Neonatal Intensive Care Unit
The Level III NICU
Operated in partnership with Lucile Packard Children's Hospital at
Stanford University Medical Center, the Level III Neonatal Intensive Care
Unit (NICU) at Salinas Valley Memorial Healthcare System (SVMHS) is the
lifeline for premature and critically ill newborns on the Central Coast.
The shared concept is, when infants need care, whenever possible, they
should be kept close to home and their families. When more intensive critical
care is necessary, infants are transferred to Stanford's Lucile Packard
Children's Hospital and often are transferred back to SVMHS NICU for
continued care until discharged.
Each premature or seriously ill infant patient in our NICU has his or her
own set of medical needs that sometimes require the participation of specialists
in Pediatric Cardiology. Salinas Valley Memorial and Stanford University
are now linked via a high-speed audio/video network. This link enables
our Neonatologists to securely transmit the results of an infant's
echocardiogram to a pediatric cardiologist at Stanford. With two-way,
real-time video and audio communications, the physicians confer on the
best course of care for each tiny patient. The SVMH NICU also participates
in the Vermont Oxford Network and California Perinatal Quality Care Collaborative,
a collection of health professionals dedicated to improving the medical
care and outcomes of newborn infants and their families.
As part of the level III classification, transport of critically ill neonates
into SVMH Level III NICU is jointly coordinated with the transport team
at Lucile Packard Children Hospital., SVMHS purchased, with grants from
the Children's Miracle Network Telethon, a mother/infant critical
care transport vehicle.

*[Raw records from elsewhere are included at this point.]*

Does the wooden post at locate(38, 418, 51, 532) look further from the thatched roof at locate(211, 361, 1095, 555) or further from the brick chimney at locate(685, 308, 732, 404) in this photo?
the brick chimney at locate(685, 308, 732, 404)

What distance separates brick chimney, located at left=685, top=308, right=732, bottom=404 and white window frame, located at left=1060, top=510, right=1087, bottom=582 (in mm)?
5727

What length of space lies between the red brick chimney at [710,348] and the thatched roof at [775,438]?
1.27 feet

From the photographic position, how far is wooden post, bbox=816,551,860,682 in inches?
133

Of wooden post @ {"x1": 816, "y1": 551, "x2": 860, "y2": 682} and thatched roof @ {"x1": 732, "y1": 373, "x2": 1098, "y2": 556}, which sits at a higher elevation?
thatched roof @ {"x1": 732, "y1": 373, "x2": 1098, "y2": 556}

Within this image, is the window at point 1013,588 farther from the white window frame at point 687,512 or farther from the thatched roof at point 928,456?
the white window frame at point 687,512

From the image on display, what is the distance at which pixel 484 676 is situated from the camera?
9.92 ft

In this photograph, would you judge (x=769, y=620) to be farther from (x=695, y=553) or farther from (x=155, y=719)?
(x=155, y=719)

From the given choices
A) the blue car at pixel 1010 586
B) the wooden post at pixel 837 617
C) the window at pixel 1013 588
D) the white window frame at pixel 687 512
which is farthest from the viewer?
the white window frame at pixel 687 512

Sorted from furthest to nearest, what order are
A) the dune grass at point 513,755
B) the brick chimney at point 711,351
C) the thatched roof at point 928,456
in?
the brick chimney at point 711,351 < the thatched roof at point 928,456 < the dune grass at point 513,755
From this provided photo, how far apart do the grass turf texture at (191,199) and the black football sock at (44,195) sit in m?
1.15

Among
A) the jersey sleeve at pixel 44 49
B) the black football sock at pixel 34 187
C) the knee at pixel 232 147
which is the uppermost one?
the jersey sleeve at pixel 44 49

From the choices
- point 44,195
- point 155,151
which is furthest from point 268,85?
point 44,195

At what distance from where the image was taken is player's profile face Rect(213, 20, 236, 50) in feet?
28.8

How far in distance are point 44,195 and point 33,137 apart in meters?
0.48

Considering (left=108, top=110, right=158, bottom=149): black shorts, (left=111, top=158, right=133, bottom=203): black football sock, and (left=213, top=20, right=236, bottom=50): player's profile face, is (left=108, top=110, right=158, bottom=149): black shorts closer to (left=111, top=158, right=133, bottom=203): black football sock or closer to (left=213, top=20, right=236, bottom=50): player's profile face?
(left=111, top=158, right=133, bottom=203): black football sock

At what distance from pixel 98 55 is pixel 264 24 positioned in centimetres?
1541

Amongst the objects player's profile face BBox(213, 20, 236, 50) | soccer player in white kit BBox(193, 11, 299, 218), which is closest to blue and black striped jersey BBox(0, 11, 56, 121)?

Called a NICU on wheels, the vehicle contains
all of the equipment necessary to care for the baby and in the near-future,
will allow safe transport to the SVMH level III NICU for care.
Our 11-bed Level III NICU allows us to care for the most critically ill
babies, including those who are premature, have a very low birth weight
or are medically fragile. The new NICU isn't just designed for the
babies, though, it's for their families, too.
Our family-centered care provides expanded visitation for siblings and
other family members. This unit provides access for families not only
to their babies, but to learning about their babies. We're sensitive
to the need that parents should be fully informed and trained as they go along.
Family education includes classes, support groups and informative materials
from outside sources such as Stanford. These are just a few of the advantages
of this roomy, state-of-the-art NICU.